* ENTRIES PROVIDED:

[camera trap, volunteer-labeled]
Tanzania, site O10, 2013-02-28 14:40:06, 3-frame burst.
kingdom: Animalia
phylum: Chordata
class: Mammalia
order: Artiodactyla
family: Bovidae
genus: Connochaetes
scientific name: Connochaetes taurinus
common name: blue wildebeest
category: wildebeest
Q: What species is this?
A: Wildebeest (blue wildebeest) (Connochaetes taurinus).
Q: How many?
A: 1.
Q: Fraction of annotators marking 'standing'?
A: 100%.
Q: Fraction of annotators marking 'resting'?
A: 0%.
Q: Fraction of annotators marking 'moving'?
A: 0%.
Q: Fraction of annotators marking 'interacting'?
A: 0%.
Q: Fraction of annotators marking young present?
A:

* YOUR OBJECTIVE:
Starting at the line with "Q: Fraction of annotators marking 'standing'?", restate every line word for word through the end of the listing above.

* RESPONSE TO THE EXERCISE:
Q: Fraction of annotators marking 'standing'?
A: 100%.
Q: Fraction of annotators marking 'resting'?
A: 0%.
Q: Fraction of annotators marking 'moving'?
A: 0%.
Q: Fraction of annotators marking 'interacting'?
A: 0%.
Q: Fraction of annotators marking young present?
A:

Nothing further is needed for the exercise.